[Problem] Below is a set of entries. Reproduce exactly the lines from the one containing "From this vantage" through the end, both included.

[Data section]
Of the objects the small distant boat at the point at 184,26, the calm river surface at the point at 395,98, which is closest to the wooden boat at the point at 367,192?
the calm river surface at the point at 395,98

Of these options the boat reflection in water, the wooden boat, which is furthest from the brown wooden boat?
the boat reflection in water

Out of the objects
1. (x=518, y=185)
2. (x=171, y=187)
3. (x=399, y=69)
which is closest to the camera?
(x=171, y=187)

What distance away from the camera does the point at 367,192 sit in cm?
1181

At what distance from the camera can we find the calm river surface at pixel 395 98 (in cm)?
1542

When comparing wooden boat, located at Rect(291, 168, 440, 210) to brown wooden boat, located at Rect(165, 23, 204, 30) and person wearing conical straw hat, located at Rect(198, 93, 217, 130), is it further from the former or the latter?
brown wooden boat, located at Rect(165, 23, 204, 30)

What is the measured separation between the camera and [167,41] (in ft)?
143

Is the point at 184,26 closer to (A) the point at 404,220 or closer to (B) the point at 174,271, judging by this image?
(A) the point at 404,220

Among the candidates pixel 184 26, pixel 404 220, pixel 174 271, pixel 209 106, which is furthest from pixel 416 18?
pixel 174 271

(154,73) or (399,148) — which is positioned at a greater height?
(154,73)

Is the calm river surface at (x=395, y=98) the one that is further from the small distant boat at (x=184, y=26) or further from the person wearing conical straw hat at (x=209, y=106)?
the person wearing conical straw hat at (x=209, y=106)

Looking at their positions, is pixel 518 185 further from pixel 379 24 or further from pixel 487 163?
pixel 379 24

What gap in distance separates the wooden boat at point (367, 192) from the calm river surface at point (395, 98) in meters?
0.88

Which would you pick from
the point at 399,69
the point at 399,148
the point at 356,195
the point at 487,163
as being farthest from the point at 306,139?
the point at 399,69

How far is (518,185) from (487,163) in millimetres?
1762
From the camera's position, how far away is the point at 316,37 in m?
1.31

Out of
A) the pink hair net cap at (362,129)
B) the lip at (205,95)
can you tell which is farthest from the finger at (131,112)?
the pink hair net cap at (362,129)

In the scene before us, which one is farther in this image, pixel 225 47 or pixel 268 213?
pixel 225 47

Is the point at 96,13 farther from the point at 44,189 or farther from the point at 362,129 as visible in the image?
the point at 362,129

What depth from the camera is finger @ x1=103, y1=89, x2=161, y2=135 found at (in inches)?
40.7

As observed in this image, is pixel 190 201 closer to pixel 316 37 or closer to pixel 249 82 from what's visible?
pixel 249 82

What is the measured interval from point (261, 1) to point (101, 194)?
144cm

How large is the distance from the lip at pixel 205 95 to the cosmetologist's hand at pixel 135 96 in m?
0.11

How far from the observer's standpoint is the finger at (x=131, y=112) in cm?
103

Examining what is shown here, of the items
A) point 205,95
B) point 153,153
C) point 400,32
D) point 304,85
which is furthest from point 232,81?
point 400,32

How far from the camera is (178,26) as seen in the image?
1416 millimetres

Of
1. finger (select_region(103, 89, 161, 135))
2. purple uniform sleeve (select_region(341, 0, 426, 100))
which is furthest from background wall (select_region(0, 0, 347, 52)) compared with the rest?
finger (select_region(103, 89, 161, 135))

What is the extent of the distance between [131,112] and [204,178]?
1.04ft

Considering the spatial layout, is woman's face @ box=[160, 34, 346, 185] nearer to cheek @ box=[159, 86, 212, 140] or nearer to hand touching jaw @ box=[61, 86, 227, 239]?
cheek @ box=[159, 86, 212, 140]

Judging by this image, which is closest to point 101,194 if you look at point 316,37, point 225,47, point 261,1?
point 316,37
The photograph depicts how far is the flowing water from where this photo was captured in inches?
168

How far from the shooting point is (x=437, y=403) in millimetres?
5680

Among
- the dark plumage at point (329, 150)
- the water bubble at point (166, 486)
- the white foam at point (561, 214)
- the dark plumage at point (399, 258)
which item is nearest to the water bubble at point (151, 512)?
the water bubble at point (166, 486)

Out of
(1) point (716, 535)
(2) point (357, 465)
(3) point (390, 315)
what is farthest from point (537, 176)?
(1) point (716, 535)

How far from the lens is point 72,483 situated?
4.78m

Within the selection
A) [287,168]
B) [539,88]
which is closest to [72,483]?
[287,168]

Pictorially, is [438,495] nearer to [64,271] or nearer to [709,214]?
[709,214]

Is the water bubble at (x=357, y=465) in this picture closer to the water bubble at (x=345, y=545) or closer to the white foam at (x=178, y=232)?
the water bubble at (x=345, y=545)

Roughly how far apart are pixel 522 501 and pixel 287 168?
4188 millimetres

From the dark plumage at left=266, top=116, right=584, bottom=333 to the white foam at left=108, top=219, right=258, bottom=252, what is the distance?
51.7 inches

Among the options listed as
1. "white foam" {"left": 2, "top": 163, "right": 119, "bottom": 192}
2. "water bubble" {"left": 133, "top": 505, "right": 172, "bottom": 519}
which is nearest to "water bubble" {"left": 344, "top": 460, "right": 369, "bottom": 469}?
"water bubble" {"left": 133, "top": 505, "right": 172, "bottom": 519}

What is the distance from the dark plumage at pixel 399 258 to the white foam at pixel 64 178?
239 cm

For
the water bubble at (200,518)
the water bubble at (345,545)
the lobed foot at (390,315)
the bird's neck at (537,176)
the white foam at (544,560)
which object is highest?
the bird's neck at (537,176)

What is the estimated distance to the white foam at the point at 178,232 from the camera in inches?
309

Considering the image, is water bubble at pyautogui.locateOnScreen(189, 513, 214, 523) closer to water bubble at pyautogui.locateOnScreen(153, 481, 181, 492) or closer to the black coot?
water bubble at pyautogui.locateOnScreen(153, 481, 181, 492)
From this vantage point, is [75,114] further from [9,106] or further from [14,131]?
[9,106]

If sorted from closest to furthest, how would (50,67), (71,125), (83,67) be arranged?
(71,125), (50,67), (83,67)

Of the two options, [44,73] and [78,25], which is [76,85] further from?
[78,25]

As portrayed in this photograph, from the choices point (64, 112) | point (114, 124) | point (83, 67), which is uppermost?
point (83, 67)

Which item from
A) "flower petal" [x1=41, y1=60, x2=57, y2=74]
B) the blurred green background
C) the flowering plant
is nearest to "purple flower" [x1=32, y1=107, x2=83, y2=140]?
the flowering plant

[Answer below]
From this vantage point, is [75,114] further from [9,106] or further from [14,131]?
[9,106]

If sorted from closest to furthest, how would (50,67), (71,125), (83,67) be arranged?
(71,125), (50,67), (83,67)

Of the two options, [44,73] and [78,25], which is [76,85] further from?
[78,25]

As portrayed in this photograph, from the choices point (64, 112) | point (114, 124) | point (83, 67), which is uppermost?
point (83, 67)

Which item from
A) "flower petal" [x1=41, y1=60, x2=57, y2=74]
B) the blurred green background
C) the flowering plant
is nearest to "purple flower" [x1=32, y1=107, x2=83, y2=140]?
the flowering plant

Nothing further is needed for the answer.